Like when you import data into statistical packages, that data sent to Menai Insight must conform to some basic formatting requirements; as soon as your file is uploaded, we validate that it conforms to expected formatting and will let you know if changes are required. In this page, we illustrate how to format the text.
- Structure of your file
- Saving from Excel
- Including custom defined ID codes
- Including multiple files in a single upload
Your file should be in csv format, which can be exported directly from an excel file.
Each 'unit' of text to be processed (e.g., sentence) should be on a separate row in the file, under a column titled "TEXT":
If you are saving from excel, simply click Save As, and select the ".csv" option, as illustrated below.
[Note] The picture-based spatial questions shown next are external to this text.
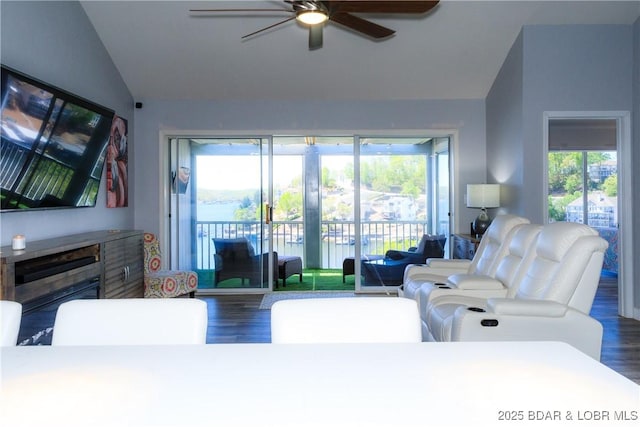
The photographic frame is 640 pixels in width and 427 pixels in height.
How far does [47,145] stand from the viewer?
334 centimetres

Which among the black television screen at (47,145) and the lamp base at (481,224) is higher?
the black television screen at (47,145)

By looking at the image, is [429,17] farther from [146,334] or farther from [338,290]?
[146,334]

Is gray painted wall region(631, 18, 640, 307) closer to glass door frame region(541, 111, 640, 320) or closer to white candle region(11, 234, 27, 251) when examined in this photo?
glass door frame region(541, 111, 640, 320)

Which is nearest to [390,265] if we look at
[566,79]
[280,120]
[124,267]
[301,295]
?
[301,295]

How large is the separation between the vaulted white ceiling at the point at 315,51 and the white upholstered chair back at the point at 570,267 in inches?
99.5

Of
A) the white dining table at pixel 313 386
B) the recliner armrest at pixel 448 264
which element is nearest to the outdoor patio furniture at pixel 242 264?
the recliner armrest at pixel 448 264

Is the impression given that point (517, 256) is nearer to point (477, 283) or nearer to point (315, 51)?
point (477, 283)

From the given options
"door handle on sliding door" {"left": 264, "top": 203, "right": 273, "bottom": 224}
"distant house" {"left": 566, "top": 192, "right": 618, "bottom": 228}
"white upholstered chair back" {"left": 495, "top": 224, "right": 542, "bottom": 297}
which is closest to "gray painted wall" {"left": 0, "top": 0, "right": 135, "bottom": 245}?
"door handle on sliding door" {"left": 264, "top": 203, "right": 273, "bottom": 224}

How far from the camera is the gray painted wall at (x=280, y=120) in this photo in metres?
5.50

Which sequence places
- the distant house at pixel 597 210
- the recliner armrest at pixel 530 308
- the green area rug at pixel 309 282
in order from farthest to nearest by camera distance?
the distant house at pixel 597 210 → the green area rug at pixel 309 282 → the recliner armrest at pixel 530 308

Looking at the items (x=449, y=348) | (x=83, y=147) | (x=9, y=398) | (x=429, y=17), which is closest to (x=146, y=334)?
(x=9, y=398)

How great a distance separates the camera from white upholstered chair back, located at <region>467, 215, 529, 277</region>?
3.50 meters

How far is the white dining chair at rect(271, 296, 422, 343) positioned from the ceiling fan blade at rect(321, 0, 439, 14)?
6.65 feet

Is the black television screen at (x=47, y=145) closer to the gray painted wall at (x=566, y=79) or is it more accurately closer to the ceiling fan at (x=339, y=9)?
the ceiling fan at (x=339, y=9)
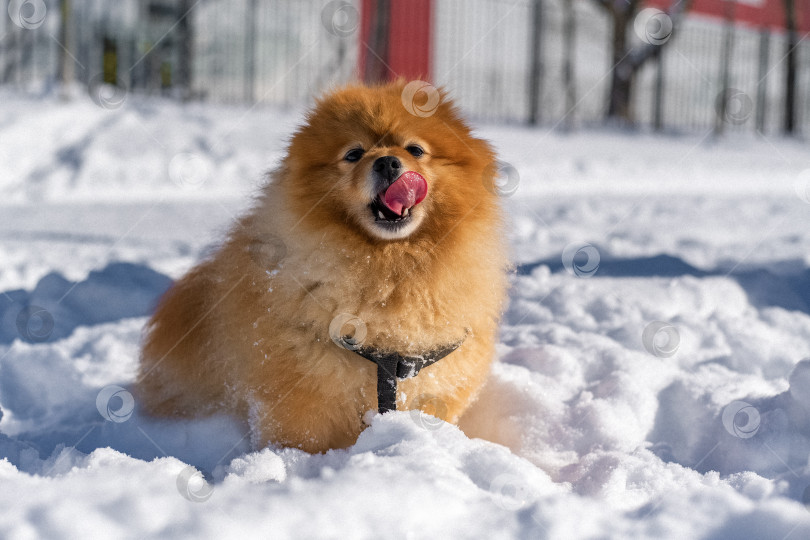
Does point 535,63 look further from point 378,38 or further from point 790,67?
point 790,67

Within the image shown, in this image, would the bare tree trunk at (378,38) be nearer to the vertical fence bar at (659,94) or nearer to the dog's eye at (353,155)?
the dog's eye at (353,155)

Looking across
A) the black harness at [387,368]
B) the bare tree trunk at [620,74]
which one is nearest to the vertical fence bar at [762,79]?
the bare tree trunk at [620,74]

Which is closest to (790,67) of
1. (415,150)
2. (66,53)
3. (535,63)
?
(535,63)

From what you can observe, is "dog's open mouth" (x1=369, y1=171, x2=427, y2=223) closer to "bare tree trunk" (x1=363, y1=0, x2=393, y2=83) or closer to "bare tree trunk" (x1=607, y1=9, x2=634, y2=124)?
"bare tree trunk" (x1=363, y1=0, x2=393, y2=83)

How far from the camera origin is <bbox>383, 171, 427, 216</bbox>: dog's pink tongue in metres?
1.67

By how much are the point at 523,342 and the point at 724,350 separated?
2.78ft

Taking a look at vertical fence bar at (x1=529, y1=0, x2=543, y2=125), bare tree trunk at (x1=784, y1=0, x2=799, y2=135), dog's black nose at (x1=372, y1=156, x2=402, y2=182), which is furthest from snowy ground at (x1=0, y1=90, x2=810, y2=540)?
bare tree trunk at (x1=784, y1=0, x2=799, y2=135)

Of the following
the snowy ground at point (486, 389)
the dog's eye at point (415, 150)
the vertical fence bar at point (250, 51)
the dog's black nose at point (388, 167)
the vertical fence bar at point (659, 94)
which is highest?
the vertical fence bar at point (659, 94)

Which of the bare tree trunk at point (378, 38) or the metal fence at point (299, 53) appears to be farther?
the metal fence at point (299, 53)

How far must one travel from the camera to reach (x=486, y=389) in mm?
2451

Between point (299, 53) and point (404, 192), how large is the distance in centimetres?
977

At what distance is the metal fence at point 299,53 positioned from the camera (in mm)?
9188

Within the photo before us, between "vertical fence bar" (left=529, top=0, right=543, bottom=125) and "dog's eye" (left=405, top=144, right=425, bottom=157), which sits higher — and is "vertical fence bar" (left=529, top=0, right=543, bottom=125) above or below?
above

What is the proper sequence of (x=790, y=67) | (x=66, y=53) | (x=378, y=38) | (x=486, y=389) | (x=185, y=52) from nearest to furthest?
1. (x=486, y=389)
2. (x=66, y=53)
3. (x=378, y=38)
4. (x=185, y=52)
5. (x=790, y=67)
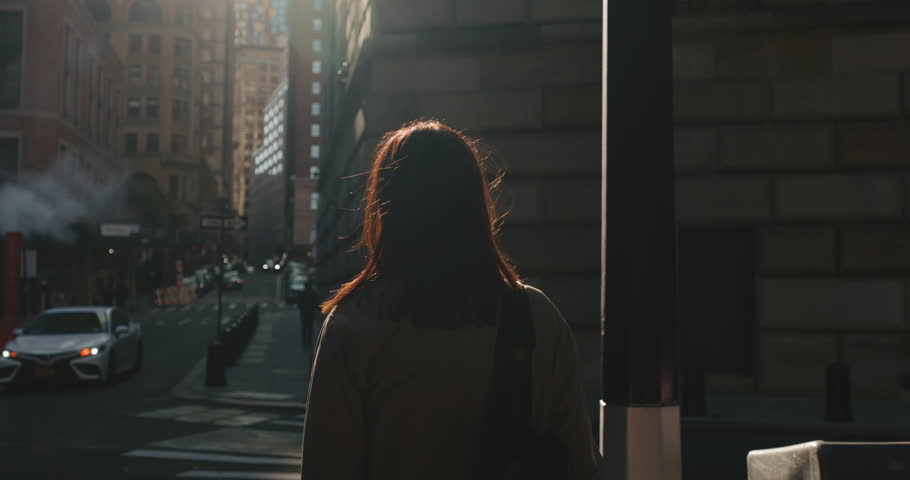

You may include custom ID codes (or, 'keys') as part of your file; this can be useful in allowing you to integrate the processed data back into your analysis. For example, depending on how you have organized your data, you could include your own ID to correspond to each sentence that you process.
Alternatively, you could include ID's for properties such as firm, year, manager, and sentence:
ID columns should be marked preceded with the letter "ID_" and each ID label should be unique (e.g., there cannot be two columns marked "ID_FIRM"). Other than that though, there is little restrictions: we allow up to 10 ID columns, and you can use whatever ID columns are useful for you. The ID values need not be unique (although if you have a single ID column, it may make sense for them to be so).
When we process your text, if you selected a JSON export, we simply connect the ID columns to the associated sentence. If you selected a csv export, we included the ID variables as the first columns within the returned csv file.
When processing the data we ignore any column not preceded by ID, labeled TEXT. We cap the total number of columns at 11, and encourage you not to including extraneous columns, as they increase file size and transfer time.
We allow you to choose whether to process a single csv file (with up to one million sentence-rows*), or to upload a zip file containing multiple separate csv files. For example, you may find it easier to work with files containing just the sentences for an individual firm and to upload all firms to be processed together in a single zipped folder.
Files can be easily zipped together by right-clicking on the desired folder of csv files, clicking 'send to' and selecting 'Compressed (zipped) folder'.
*Note, processing should fall within your usage-limits.